Dodgers: Alex Wood torches Clayton Kershaw haters after his first championship

ARLINGTON, TEXAS - OCTOBER 27: Clayton Kershaw #22 of the Los Angeles Dodgers (Photo by Tom Pennington/Getty Images)
ARLINGTON, TEXAS - OCTOBER 27: Clayton Kershaw #22 of the Los Angeles Dodgers (Photo by Tom Pennington/Getty Images)

Los Angeles Dodgers ace Clayton Kershaw is the most dominant pitcher of the last decade and a slam dunk, first-ballot Hall of Fame player.

However, he has had to deal with some really rotten luck in the postseason, it took him the better part of his career before he finally put it all together and slipped a ring on his finger.

Kershaw, who posted a 2.16 ERA in 10 regular season starts, also shut up the naysayers who mocked his average postseason statistics by serving as a study, veteran presence in the LA rotation on the road to a title.

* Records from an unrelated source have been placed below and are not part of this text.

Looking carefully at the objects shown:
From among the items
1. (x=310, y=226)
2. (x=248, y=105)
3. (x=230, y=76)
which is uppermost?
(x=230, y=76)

Kershaw won four of his five starts while posting a 2.93 ERA in the postseason.

While this won’t be enough to quiet all of the boo birds, fellow southpaw Alex Wood, who left the Dodgers for the San Francisco Giants this offseason, thinks that Kershaw is beyond reproach.

Wood insisted that nobody can “say s—” about Kershaw in an interview with The Athletic (subscription required), claiming that what he’s done in his career puts him in a tier all his own among modern pitchers

Alex Wood propped up Dodgers legend Clayton Kershaw

“Nobody can say s— about Clayton, about the Dodgers, about any of those guys,” said Wood, who signed with San Francisco this winter. “He’s done it now. But he didn’t need that for his Hall of Fame career. He didn’t need that.”

Kershaw might not have had the best go of it in the playoffs, as evidenced by his 4.19 ERA, but he managed to get his shine back thanks to his dominant 2020 postseason. Alongside Walker Buehler, Julio Urias, and the rest of the staff, Kershaw and the Dodgers just had too much pitching for the Tampa Bay Rays to overcome.

While some of the greatest pitchers in baseball history never got the chance to play in the World Series, Kershaw potentially losing three years out of four, all the while putting up middling stats, would certainly have come back to haunt him when his legacy gets compared against the all-time greats.

A Cy Young winner and MVP, Kershaw needed to add a championship ring to his jewelry case, and last year finally gave him one after a decade of searching.

Wood is right. Even as a Giant, he knows that jealous fans will look for any flimsy excuse to get shots in at Kershaw. After what he did last year, there is no anti-Kershaw argument Giants fans can conjure that holds any sort of weight.